__GOAL__. Report each line of the records below that contains the string "excavator". Letter case must match.

======== RAW RECORDS ========

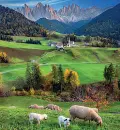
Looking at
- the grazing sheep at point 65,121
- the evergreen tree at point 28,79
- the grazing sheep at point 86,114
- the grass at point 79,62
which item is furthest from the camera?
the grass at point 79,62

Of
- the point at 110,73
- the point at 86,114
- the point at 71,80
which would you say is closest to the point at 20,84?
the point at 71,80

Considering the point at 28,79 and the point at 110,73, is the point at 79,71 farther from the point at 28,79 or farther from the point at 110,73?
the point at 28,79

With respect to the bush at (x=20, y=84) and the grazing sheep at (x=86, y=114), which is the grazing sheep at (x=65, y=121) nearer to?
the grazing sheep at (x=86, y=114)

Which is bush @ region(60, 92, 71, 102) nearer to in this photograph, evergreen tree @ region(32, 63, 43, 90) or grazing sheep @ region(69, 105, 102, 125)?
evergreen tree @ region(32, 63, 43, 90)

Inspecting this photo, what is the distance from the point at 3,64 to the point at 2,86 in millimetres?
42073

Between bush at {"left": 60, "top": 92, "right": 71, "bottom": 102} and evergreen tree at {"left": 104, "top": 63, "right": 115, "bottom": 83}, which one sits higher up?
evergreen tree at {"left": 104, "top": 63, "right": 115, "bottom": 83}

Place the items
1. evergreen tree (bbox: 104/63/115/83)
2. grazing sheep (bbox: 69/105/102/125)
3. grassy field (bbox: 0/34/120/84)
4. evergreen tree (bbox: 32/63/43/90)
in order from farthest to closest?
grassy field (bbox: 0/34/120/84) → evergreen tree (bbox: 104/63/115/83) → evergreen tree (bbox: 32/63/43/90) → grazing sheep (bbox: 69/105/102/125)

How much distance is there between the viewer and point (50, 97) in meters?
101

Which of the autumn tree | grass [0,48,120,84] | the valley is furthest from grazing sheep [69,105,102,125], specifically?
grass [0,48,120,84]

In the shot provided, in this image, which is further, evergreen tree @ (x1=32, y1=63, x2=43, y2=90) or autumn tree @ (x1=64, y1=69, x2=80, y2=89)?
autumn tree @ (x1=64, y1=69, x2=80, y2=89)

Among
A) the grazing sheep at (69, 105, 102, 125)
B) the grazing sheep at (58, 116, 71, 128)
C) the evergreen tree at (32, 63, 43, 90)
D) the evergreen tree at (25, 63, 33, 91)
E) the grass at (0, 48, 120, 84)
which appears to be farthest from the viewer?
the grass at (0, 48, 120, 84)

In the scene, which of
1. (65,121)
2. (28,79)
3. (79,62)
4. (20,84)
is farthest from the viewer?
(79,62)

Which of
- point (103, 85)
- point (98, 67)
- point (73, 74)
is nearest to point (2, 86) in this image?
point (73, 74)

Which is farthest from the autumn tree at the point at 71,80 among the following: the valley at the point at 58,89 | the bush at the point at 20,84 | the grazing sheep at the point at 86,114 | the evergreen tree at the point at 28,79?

========
======== RAW RECORDS ========

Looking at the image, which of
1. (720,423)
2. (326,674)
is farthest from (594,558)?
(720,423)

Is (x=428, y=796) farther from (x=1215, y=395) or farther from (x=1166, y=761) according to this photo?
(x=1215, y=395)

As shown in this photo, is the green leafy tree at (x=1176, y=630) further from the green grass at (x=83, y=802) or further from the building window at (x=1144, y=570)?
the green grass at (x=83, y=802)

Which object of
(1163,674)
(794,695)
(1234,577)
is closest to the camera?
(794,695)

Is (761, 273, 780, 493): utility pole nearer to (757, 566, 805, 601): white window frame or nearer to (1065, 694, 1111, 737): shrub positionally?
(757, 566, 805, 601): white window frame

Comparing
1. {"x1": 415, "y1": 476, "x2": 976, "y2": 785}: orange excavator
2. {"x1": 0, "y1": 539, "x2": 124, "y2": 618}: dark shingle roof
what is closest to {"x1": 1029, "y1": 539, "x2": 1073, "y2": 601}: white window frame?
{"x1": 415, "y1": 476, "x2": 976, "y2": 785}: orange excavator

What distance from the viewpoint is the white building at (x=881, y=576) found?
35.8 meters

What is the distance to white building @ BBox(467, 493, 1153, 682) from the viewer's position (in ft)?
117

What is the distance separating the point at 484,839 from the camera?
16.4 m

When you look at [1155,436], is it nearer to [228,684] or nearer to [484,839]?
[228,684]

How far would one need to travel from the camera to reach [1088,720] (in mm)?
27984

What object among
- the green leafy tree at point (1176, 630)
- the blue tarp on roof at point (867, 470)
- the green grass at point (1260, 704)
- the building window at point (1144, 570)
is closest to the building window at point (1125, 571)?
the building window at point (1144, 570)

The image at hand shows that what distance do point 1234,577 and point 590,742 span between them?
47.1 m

========
======== RAW RECORDS ========

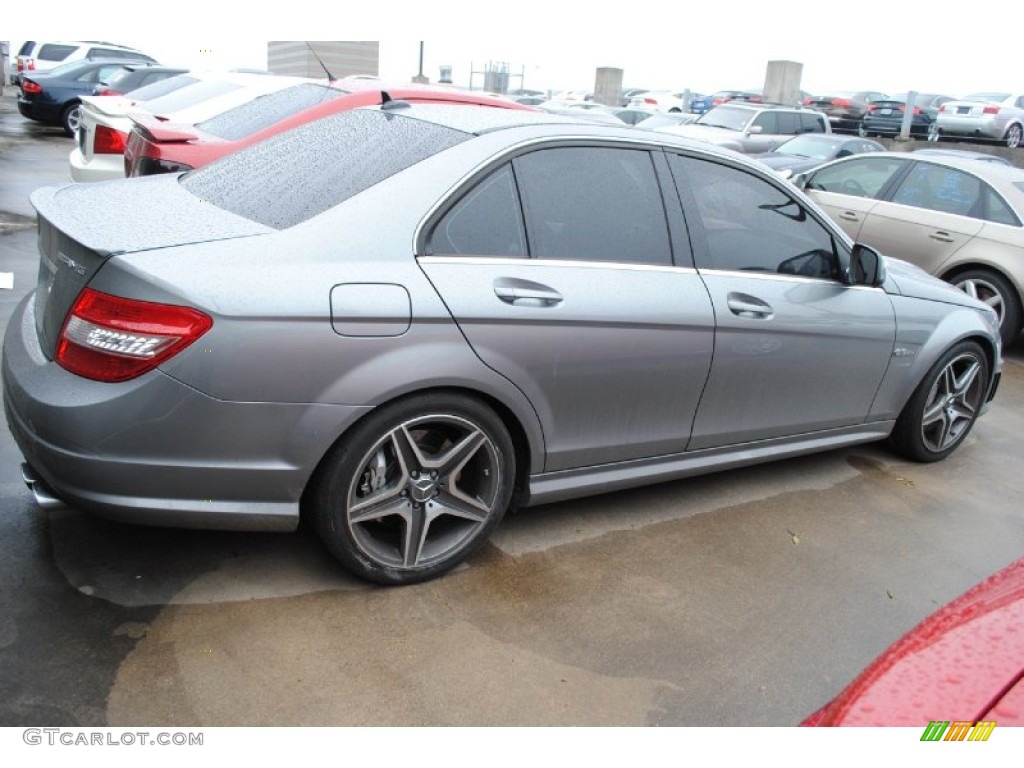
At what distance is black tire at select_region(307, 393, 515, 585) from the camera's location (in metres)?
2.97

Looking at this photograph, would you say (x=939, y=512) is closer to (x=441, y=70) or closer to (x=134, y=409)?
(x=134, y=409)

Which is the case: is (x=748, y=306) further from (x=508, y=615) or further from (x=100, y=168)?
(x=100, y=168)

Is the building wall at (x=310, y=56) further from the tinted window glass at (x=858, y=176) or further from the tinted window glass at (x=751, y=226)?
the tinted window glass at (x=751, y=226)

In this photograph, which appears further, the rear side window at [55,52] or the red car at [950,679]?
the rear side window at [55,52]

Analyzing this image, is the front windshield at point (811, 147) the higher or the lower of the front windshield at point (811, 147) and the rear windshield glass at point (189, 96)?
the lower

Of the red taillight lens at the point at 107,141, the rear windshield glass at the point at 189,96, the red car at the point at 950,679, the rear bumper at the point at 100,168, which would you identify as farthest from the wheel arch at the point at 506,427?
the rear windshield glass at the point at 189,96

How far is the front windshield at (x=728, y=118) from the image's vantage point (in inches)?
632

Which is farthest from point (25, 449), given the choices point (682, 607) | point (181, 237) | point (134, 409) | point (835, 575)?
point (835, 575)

========

__SOLUTION__.
1. {"x1": 415, "y1": 476, "x2": 976, "y2": 785}: orange excavator
{"x1": 415, "y1": 476, "x2": 976, "y2": 785}: orange excavator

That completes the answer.